Odino è dunque signore assoluto, esige una devozione totale e incondizionata. I suoi fedeli gli affidano la propria vita e gli sacrificano quella degli altri per potergli essere accanto nella morte. Dell’importanza del culto a lui tributato dai Germani già testimoniava Tacito, dalle cui parole appare evidente una supremazia rispetto agli altri dèi: solo a Odino infatti, secondo lo scrittore latino, venivano offerte vittime umane. Tale consuetudine è ben testimoniata anche in Scandinavia e ne sono stati riferiti diversi esempi. Qui ancora si può ricordare il caso di Erik Ascia sanguinosa, il quale era figlio di Araldo Bella chioma. Erik è il seguace di Odino per eccellenza: nominato dal padre signore della Norvegia, egli persegui senza scrupolo alcuno i propri scopi di potere; ignorando ogni vincolo di sangue e uccidendo persino i fratelli, si guadagnò il soprannome che ne ricorda la crudele determinazione. Quando Odino fu evidentemente soddisfatto delle numerose vittime che da Erik gli erano venute, gli negò la vittoria, ma lo accolse con grandi onori fra gli eroi nella Valhalla.

Un’altra vittima illustre di Odino fu il sovrano svedese Óláfr Diboscatore: di lui si narra che, essendo il suo regno segnato da fame e carestia, fu dai sudditi sacrificato a Odino per ottenere la fecondità della terra.

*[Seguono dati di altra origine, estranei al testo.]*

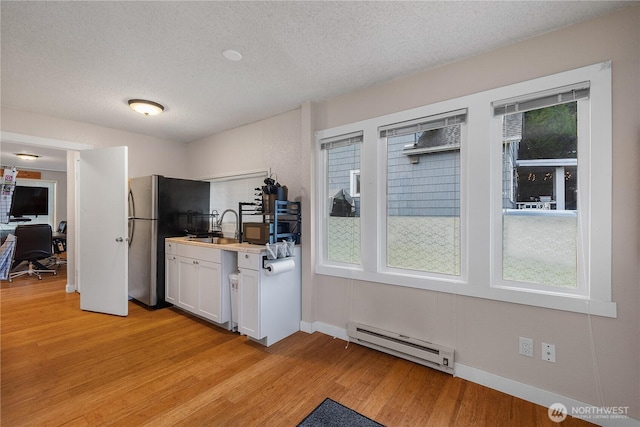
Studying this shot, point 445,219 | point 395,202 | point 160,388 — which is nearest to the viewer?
point 160,388

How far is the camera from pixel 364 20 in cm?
169

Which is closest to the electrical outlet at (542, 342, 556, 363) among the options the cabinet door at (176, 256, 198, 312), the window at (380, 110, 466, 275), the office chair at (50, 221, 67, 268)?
the window at (380, 110, 466, 275)

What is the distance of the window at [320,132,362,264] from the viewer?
8.98ft

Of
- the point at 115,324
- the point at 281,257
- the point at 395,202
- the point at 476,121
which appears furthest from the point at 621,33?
the point at 115,324

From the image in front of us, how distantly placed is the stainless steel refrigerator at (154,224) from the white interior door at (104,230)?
315 mm

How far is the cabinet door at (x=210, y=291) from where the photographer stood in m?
2.87

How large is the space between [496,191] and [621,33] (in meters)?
1.08

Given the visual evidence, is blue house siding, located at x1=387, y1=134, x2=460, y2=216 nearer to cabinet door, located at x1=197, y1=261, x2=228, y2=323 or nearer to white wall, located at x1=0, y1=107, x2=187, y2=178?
cabinet door, located at x1=197, y1=261, x2=228, y2=323

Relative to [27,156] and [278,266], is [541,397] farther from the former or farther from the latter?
[27,156]

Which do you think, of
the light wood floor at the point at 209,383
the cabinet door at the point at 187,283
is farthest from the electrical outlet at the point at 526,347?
the cabinet door at the point at 187,283

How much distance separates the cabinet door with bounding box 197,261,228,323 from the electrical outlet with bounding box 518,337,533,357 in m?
2.55

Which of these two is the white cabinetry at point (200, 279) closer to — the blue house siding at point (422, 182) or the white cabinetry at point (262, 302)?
the white cabinetry at point (262, 302)

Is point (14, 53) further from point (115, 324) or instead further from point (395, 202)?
point (395, 202)

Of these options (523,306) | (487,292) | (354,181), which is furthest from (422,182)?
(523,306)
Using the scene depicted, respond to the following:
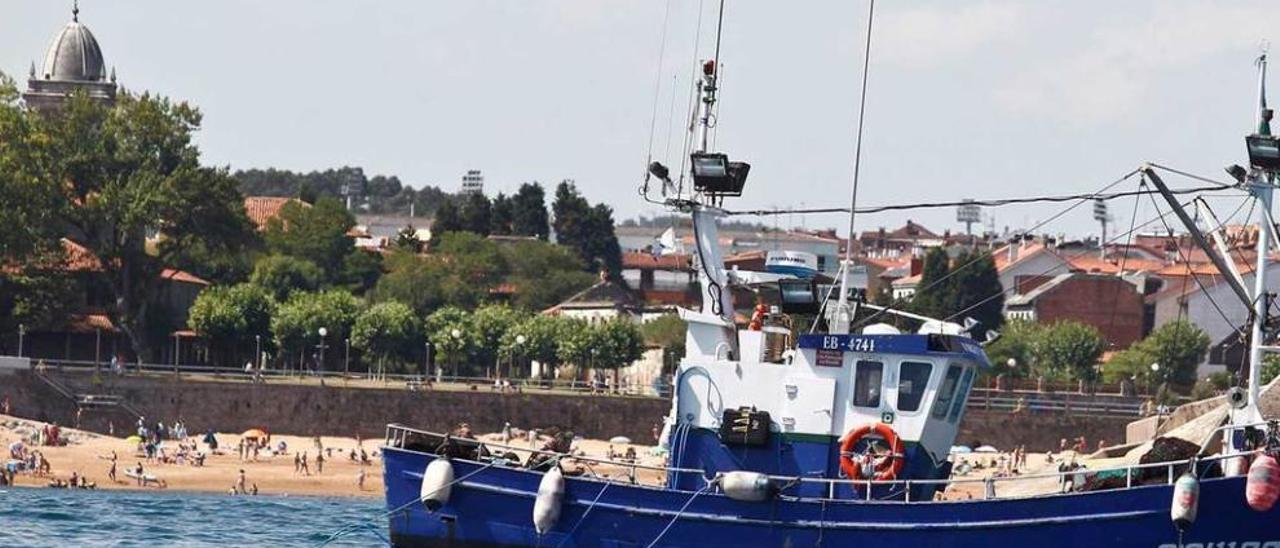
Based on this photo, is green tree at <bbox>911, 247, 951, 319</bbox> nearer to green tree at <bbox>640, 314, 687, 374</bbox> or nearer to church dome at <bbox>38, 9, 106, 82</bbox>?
green tree at <bbox>640, 314, 687, 374</bbox>

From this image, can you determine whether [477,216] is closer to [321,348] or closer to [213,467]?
[321,348]

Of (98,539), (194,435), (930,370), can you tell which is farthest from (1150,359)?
(930,370)

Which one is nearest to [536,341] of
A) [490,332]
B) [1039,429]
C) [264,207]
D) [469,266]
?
[490,332]

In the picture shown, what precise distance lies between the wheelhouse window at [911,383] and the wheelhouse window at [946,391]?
0.72ft

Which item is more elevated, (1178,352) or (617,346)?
(1178,352)

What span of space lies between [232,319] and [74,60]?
43936 mm

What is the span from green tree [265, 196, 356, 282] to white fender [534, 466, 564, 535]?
276 feet

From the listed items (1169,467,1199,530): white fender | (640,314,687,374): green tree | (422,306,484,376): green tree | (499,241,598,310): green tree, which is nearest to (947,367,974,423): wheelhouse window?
(1169,467,1199,530): white fender

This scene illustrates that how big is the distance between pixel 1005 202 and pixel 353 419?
52993 mm

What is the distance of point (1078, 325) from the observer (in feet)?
362

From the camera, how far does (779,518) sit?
35.3 m

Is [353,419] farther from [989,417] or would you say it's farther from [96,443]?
[989,417]

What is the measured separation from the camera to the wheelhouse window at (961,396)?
120 feet

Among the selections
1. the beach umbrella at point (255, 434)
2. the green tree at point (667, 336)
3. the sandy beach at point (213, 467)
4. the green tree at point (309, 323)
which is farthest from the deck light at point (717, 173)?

Ma la vicenda che più d’ogni altra è esemplare del legame strettissimo e della fiducia totale e incondizionata che i fedeli del dio riponevano nel loro patrono è quella del re svedese Aun. È riportato che costui, giunto all’età di sessant’anni, si recò a Uppsala e là innalzò un grande sacrificio a Odino per ottenere lunga vita, immolando addirittura il proprio figlio. Odino gli diede allora questo responso: sarebbe vissuto altri sessant’anni. Dopo questo tempo, egli offrì ancora un sacrificio, immolando questa volta il secondogenito. Allora Odino gli disse che sarebbe vissuto per sempre se gli avesse sacrificato un figlio ogni dieci anni. Egli avrebbe inoltre dovuto dar nome ai distretti del Paese (la Svezia) secondo il numero di quelli che sacrificava. Aun eseguì puntualmente il volere del dio. Dopo il sacrificio del settimo figlio, visse ancora dieci anni; è detto però che era così debole che non riusciva a camminare, perciò veniva trasportato su una sedia. Sacrificò poi l’ottavo figlio ed ebbe altri dieci anni di vita; ormai però doveva bere dal corno come un neonato. Infine non gli rimase che un unico figlio: egli voleva immolarlo come gli altri e dedicare a Odino insieme a lui la città di Uppsala e i territori che a essa appartengono. Questa volta però gli Svedesi impedirono il sacrificio, così re Aun morì e fu tumulato. Una volta di più questo dio appare come il terribile e potente signore della vita e della morte.